** Aim of the task **
Pick out and copy each line in the data below that contains the word "apart". Only count lines where the capital and small letters match exactly.

** Dataset records **

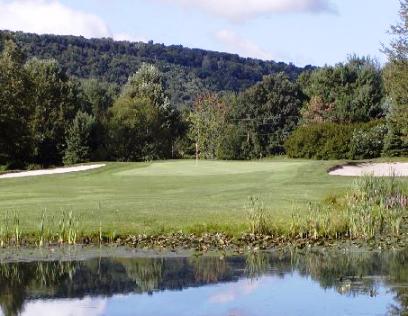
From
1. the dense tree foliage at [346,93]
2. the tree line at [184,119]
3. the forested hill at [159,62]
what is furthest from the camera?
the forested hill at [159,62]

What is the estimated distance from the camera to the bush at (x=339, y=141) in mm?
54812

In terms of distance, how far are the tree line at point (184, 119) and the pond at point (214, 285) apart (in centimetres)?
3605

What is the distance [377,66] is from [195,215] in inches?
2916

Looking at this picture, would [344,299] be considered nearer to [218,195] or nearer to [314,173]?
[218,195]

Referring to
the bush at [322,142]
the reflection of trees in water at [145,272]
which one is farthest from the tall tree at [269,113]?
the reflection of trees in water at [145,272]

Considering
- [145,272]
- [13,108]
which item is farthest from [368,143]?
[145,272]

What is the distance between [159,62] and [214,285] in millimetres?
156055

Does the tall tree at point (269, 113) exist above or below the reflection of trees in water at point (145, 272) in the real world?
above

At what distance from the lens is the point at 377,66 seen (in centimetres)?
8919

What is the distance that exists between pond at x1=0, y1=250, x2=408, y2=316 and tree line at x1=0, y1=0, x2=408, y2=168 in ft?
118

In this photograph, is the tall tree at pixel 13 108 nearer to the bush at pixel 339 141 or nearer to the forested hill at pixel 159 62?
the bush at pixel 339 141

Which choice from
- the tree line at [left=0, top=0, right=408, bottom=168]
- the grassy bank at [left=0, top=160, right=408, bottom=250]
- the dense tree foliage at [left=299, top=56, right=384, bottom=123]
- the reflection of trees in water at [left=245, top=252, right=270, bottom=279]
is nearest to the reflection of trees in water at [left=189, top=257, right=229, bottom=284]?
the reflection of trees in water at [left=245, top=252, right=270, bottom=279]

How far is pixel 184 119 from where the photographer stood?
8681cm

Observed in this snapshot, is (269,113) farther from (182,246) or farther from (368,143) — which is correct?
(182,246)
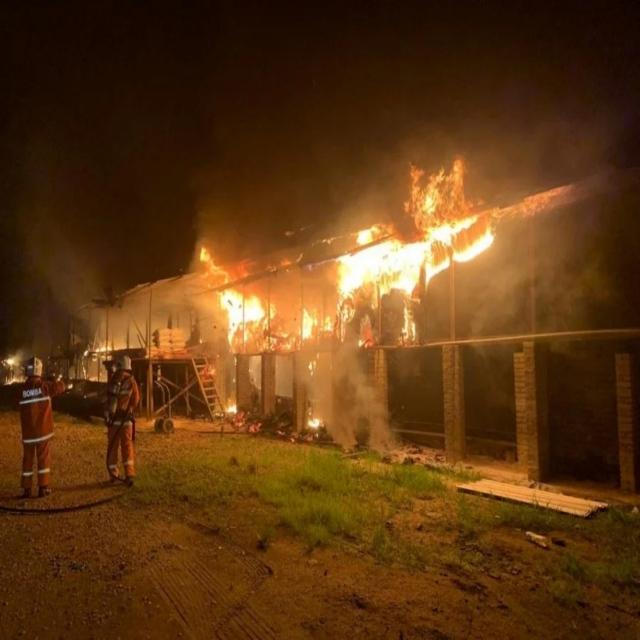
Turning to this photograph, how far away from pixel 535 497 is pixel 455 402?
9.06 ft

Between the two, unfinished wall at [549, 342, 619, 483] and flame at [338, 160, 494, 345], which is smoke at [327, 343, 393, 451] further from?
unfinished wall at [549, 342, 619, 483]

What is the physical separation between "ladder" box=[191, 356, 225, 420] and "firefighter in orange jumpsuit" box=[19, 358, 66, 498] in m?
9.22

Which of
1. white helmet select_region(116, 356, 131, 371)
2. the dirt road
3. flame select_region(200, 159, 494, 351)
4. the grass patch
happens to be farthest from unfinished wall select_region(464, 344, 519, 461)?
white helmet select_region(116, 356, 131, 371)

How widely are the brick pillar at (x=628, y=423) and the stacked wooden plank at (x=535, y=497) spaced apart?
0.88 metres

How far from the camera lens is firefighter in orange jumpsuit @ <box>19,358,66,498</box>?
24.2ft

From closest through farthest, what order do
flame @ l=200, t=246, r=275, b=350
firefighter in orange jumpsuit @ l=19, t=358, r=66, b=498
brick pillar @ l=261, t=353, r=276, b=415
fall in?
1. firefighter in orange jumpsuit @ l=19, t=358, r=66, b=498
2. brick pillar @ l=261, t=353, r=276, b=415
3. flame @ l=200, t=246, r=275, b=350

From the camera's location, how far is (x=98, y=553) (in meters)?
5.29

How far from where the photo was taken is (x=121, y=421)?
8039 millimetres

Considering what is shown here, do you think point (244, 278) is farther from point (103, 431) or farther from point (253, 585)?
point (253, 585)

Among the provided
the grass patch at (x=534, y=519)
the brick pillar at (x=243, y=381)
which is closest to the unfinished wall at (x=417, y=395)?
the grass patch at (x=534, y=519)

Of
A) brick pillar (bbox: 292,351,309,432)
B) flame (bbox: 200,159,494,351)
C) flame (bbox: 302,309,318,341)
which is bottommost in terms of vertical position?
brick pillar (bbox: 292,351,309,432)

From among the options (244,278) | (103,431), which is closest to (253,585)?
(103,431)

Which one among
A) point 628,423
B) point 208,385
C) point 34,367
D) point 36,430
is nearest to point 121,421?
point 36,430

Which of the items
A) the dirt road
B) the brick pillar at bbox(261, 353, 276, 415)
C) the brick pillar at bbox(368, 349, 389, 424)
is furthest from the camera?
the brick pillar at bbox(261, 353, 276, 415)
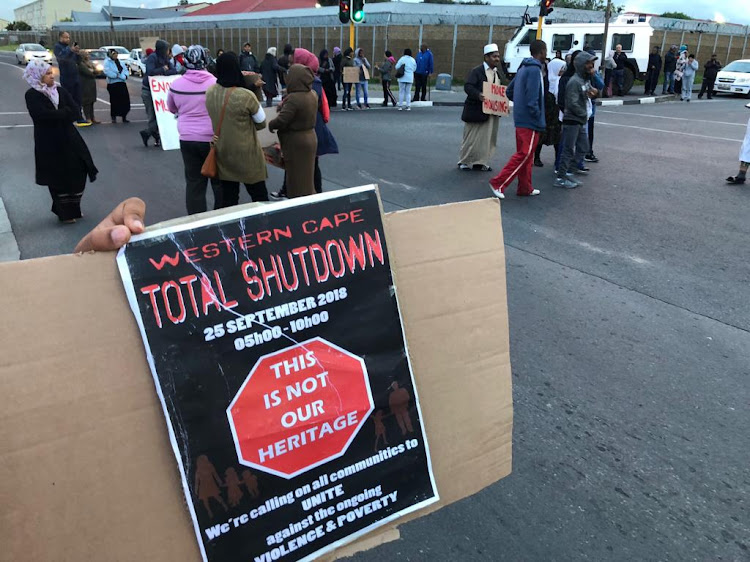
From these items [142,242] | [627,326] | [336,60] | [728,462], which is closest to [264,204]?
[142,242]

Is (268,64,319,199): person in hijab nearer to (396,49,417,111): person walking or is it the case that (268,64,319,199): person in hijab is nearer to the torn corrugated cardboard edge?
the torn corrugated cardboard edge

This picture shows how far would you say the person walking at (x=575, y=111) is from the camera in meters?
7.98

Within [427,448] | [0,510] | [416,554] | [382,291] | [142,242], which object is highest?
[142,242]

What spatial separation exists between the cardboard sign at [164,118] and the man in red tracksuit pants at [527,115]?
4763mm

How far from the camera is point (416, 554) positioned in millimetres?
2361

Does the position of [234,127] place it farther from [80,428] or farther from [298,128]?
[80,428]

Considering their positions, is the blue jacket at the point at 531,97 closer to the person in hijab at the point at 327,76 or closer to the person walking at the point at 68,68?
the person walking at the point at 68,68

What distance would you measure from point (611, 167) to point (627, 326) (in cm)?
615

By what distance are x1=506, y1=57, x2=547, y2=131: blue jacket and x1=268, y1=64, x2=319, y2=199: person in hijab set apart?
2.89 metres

** Answer to this problem **
In terms of distance, how far are the tree line at point (184, 119) and the pond at point (214, 285) apart (in centimetres)?
How widely are the brick pillar at (x=628, y=423) and the stacked wooden plank at (x=535, y=497) spaced apart?
By what distance are x1=506, y1=57, x2=547, y2=131: blue jacket and x1=268, y1=64, x2=319, y2=199: person in hijab set apart?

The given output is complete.